Speaker
Description
Australia is aiming to end the transmission of Human Immunodeficiency Virus (HIV) and Hepatitis C Virus (HCV) by 2030. National strategies for both viruses highlight the importance of timely high-quality data to improve public health responses. Such data could be obtained through a nationwide molecular epidemiology surveillance system based on routine long-range viral sequencing. However, for successful implementation a robust, time- and cost-effective method for long-range sequencing must be developed and/or validated.
Primers for two novel tiling PCR assays were designed to amplify HIV or HCV genomes in overlapping segments of ~1kb. Assays were benchmarked using two panels of 90 infected and 6 uninfected samples from archived plasma as per the WHO HIVResNet Method Validation Framework. Panels included several viral subtypes/genotypes over a range of viral loads (HIV: 1,295-1,301,193 copies/mL, HCV: 121-12,813,253 IU/mL). HIV samples were additionally compared with prior diagnostic sequencing to determine the sequence accuracy of the tiling PCR method.
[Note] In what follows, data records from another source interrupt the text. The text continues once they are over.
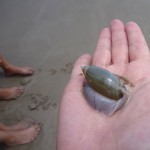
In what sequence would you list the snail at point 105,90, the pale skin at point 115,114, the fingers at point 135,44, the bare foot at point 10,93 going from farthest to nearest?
the bare foot at point 10,93, the fingers at point 135,44, the snail at point 105,90, the pale skin at point 115,114

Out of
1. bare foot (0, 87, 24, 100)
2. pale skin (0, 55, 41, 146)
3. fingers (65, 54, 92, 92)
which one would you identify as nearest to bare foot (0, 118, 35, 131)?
pale skin (0, 55, 41, 146)

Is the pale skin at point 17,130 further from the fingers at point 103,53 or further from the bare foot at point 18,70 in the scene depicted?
the fingers at point 103,53

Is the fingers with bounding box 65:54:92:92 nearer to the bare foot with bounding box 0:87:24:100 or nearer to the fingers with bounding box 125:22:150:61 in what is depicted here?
the fingers with bounding box 125:22:150:61

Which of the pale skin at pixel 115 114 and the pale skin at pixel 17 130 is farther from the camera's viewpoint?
the pale skin at pixel 17 130

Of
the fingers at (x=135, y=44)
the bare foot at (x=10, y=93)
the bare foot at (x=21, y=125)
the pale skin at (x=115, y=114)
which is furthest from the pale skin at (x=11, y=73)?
the fingers at (x=135, y=44)

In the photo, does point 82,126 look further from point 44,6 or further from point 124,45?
point 44,6

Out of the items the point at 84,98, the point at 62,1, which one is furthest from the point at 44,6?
the point at 84,98

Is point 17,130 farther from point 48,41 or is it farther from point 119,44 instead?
point 48,41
The novel tiling PCR methods generated any viral sequence in 90/90 samples (100%) for both HIV and HCV. Genome coverage was highly variable; however a complete Core-E2 of HCV, or a complete Reverse Transcriptase of HIV, was amplified in 74% and 93% of samples, respectively. The HIV assay had good concordance with prior diagnostic sequencing, with 98% of consensus sequences sharing >99% genetic identity to historical data. For both assays the time from sample to result was <24 hours, at a cost of <$65USD per sample.
These novel tiling PCRs are an attractive option for routine long-range viral sequencing. However, regional sequencing failures may be a result of underlying viral diversity, and sequence dropouts must be monitored in the future. These methods will now undergo pilot deployment in a public health laboratory to determine utility for rollout as part of a nationwide molecular epidemiology surveillance system.